Top of Materials provided

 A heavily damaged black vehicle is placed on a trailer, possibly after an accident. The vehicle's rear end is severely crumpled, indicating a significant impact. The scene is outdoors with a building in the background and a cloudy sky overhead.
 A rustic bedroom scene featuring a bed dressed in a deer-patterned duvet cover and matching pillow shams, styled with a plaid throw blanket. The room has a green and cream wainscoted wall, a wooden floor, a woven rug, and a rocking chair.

Bottom of Materials provided
Top of Materials provided

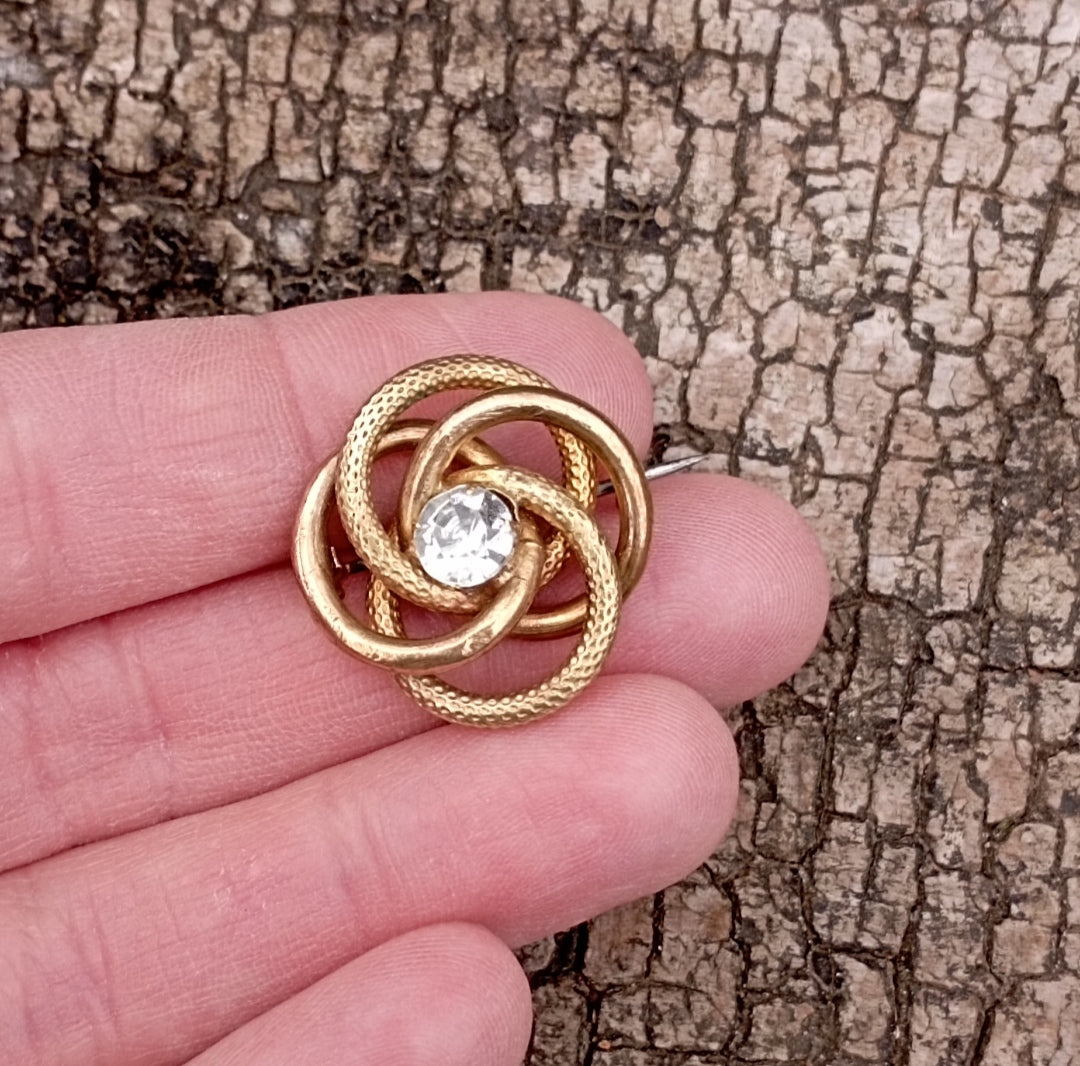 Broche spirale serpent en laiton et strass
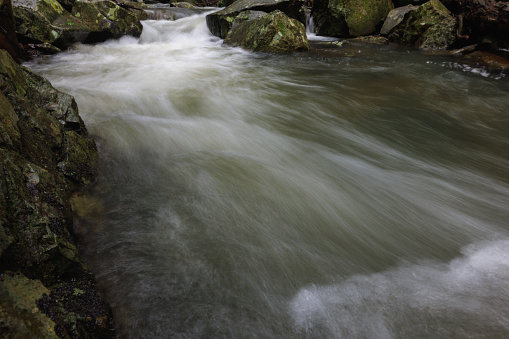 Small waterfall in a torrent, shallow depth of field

Bottom of Materials provided
Top of Materials provided

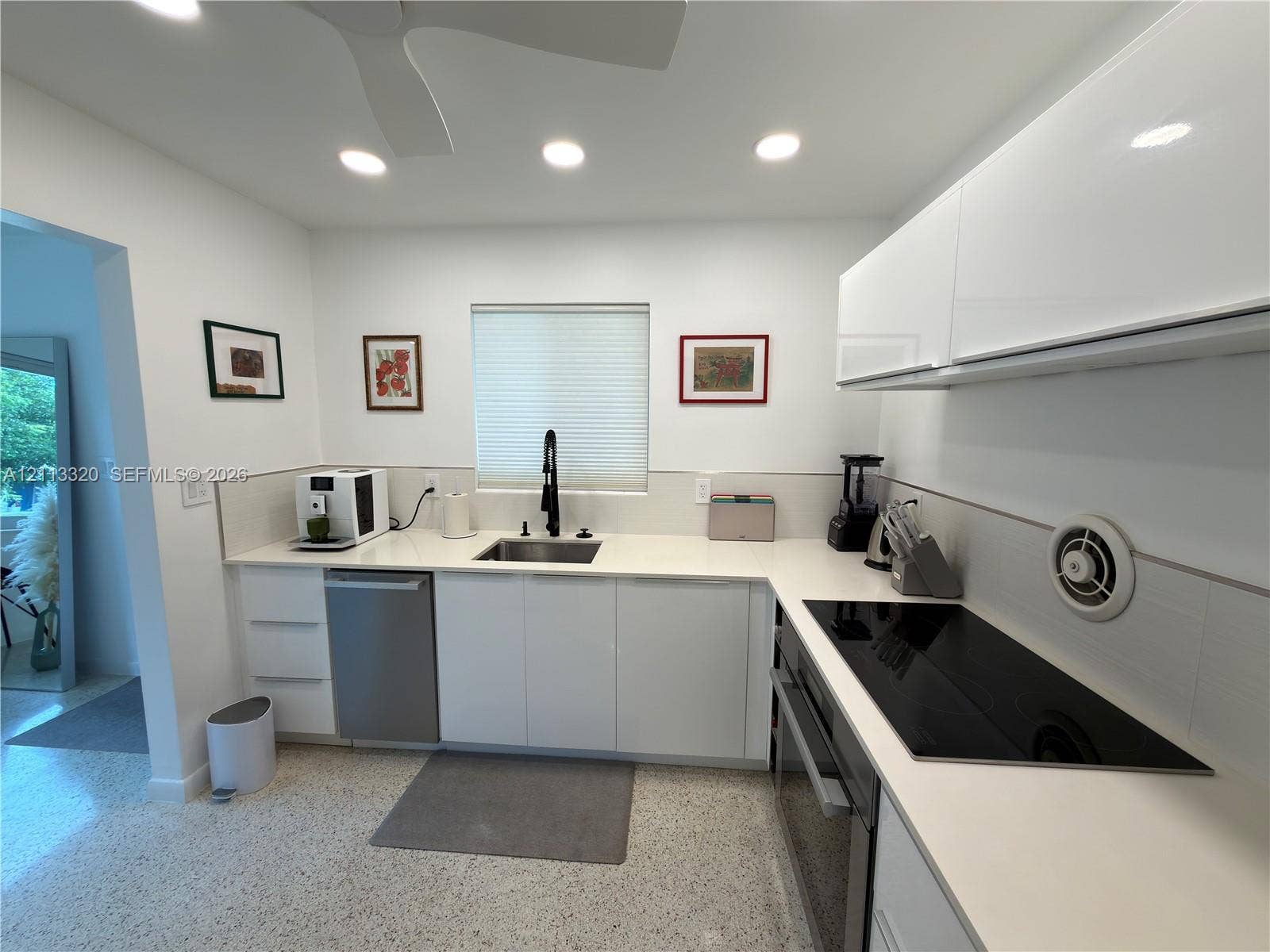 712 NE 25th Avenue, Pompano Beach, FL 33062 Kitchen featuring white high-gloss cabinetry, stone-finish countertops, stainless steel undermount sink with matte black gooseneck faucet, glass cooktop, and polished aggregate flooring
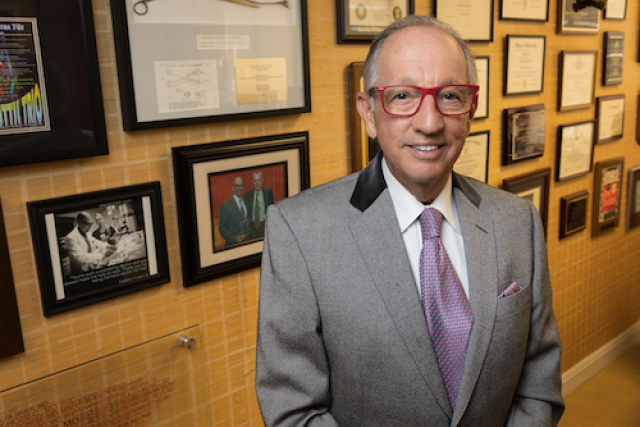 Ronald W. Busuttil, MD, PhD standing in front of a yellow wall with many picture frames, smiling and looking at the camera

Bottom of Materials provided

#### Task prompt
Where does "scene" appear in the listing? Show every line that has it.

#### Written answer
 A heavily damaged black vehicle is placed on a trailer, possibly after an accident. The vehicle's rear end is severely crumpled, indicating a significant impact. The scene is outdoors with a building in the background and a cloudy sky overhead.
 A rustic bedroom scene featuring a bed dressed in a deer-patterned duvet cover and matching pillow shams, styled with a plaid throw blanket. The room has a green and cream wainscoted wall, a wooden floor, a woven rug, and a rocking chair.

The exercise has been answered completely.